Philipp Kohlschreiber holds up the German flag at the German Open 2016. After a rather bad first set – like in his first-round match against Carlos Berlocq – the German number one raised his game against the Argentinian underdog, Nicolas Kicker, and thus booked a place in the quarter finals. After almost two hours, the 30-year old player from Augsburg enjoyed as the crowd celebrated him for his 4-6, 6-1 and 6-2 victory.
“I was very nervous at the beginning being aware of the chance I have here. However, I pulled myself together in time. My opponent didn’t have anything to lose. I might have been the favourite on paper but everybody here surely knows how to play tennis which doesn’t make things any easier sometimes,” said Philipp Kohlschreiber during his post-match interview on the Centre Court.
Kicker, who had celebrated his first victory on the ATP Tour after his first-round match, started the encounter against the number 22 of the world without any fear and immediately broke Kohlschreiber’s first service game. The 23-year old player from Merlo delighted with his solid baseline game, whereas the German made too many errors during the first set while trying to dictate the game. Thus, the Argentinian, who had only had his debut on the ATP World Tour in spring, took the first set. Kohlschreiber didn’t start rushing but pushed the reset button and more consistently stuck to his game plan, thus only losing another three games.
On Friday, in the quarters, he will be facing an Argentinian player for the third time in a row in this tournament. “It is another player I will have to watch on YouTube because I don’t know a lot about him,” Kohlschreiber explained. Olivo won the Argentinian duel against Maximo Gonzalez 6-3, 6-4. The 24-year old is ranked almost 100 placed behind Gonzalez which, however, on the “Centre Court of the World” was hardly to be noticed. Olivio moved well and was the more courageous player. Furthermore, he fended off all three of his opponent’s break points. Gonzalez surprised the crowd in his first-round match when he beat Jeremy Chardy after fending off match point. Now, he simply lacked the energy to turn things around – especially since Gonzalez was also struggling with physical problems. In the second set, the physio had to give him a pain killer.
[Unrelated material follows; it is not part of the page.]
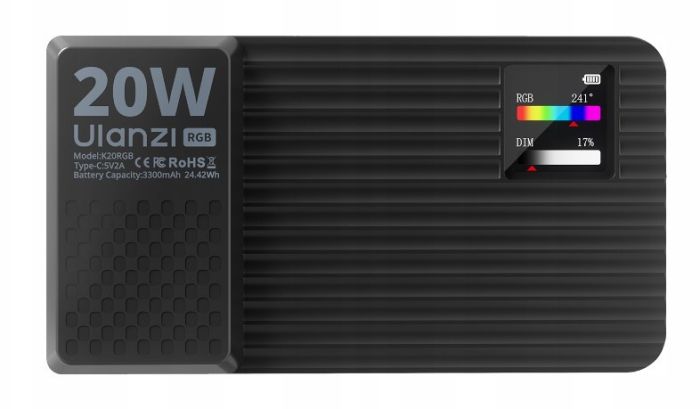 Панель світлодіодна міні 20Вт RGB CRI 96+ 1800-9000К Ulanzi K20 RGB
The Uruguayan, Pablo Cuevas, reconfirms his status as one of the best clay court players of 2016. It took Cuevas merely 77 minutes to wrap up the all South American match against the Brazilian qualifier, Thiago Monteiro, 6-2 6-3, and thus book a place in the quarters of the most important German clay court tournament.
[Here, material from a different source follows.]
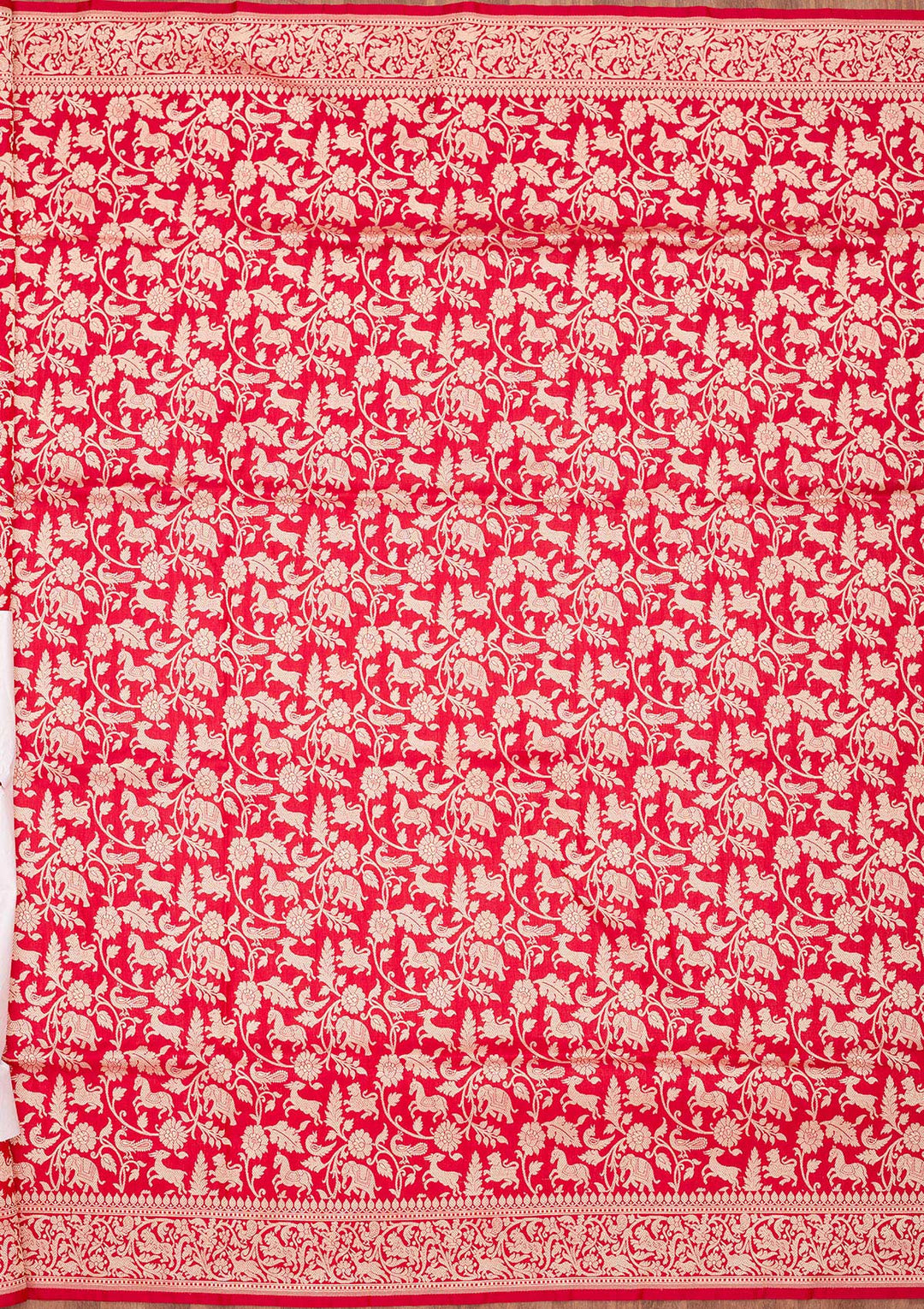 Rani Pink Zariwork Pure Silk Saree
Especially on his own serve, Cuevas seems untouchable. While in his first-round match against Florian Mayer he didn’t even allow one break point he granted Monteiro just one and earned himself a total of 13 break points which proofs how one-sided the match was. Cuevas surely displayed his class: the “Uru” was very athletic and aggressive, not permitting Monteiro to come up with an answer. “Thiago is a very good player. He didn’t have anything to lose and I’m really happy I made it. The crowd’s support was fantastic, especially my fan club’s,” Cuevas said happily about his victory, as well as the cheers of the kids supporting him within the framework of the “Children for Champions” activity in Hamburg – and, who knows, they might even support him through to the final on Sunday! After all, Cuevas has long become one of the hottest contenders to win the tournament.
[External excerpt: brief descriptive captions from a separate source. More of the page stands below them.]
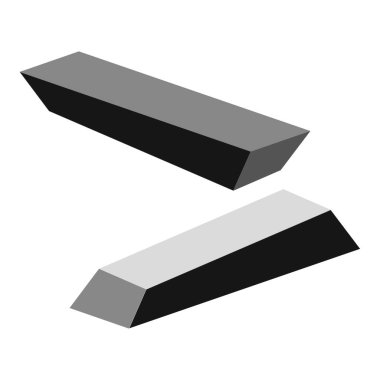 Üç boyutlu şekillere eğilmiş. İzometrik blok vektörü. Geometrik perspektif formu. Tek renkli soyut nesne. EPS 10.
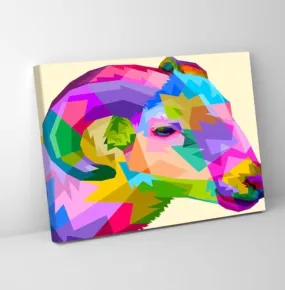 GADGETS WRAP Canvas Gallery Wrap Framed for Home Office Studio Living Room Decoration (11x9inch) - Abstract Colourful Sheep Painting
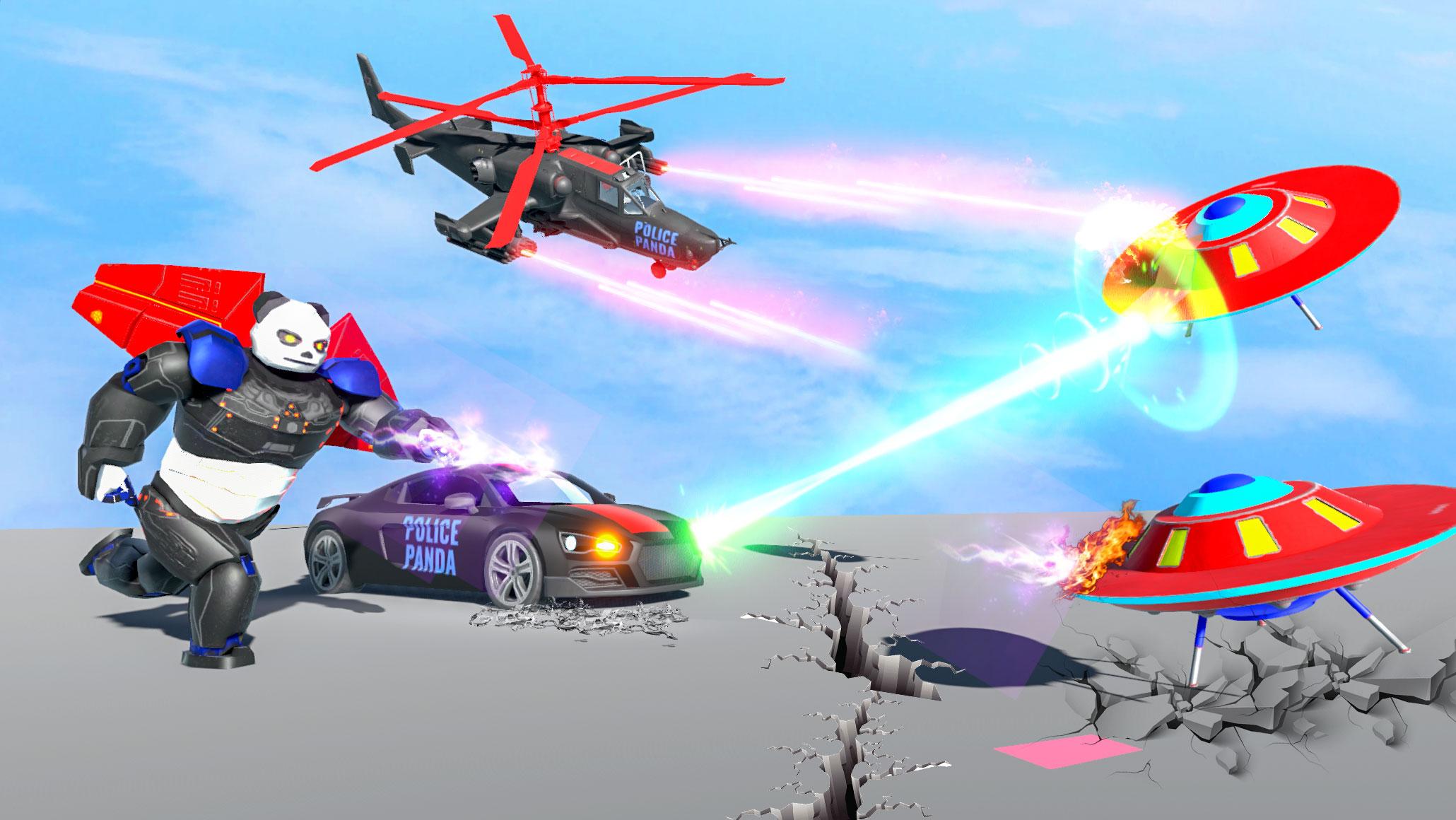 Flying Police Panda Robot Game: Robot Car Game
In order to make another step towards the trophy Cuevas will have to face the Frenchman, Paul-Henri Mathieu. Last night, the Frenchman and his opponent, Nicolas Almagro surely competed in the so far best match of this year’s tournament. After a real nearly three-hour thriller, the 34-year old player converted his second match point with a net cord shot and wrapped up the match 4-6, 7-6, 7-5 – pure drama indeed! As usual, Almagro showed his emotional side and caused the Hamburg crowd to resent his temper. Although he clearly was the better server he was too careless when trying to use his chances and lost his nerves in the deciding moments. Although the 30-year old Iberian took the first set 6-4, he couldn’t use any of the ten break points he had throughout the encounter. Mathieu drew on all his experience, won the second set in the tiebreaker, calmly waited for his chances in the third and eventually won the last game of the third set 40 love.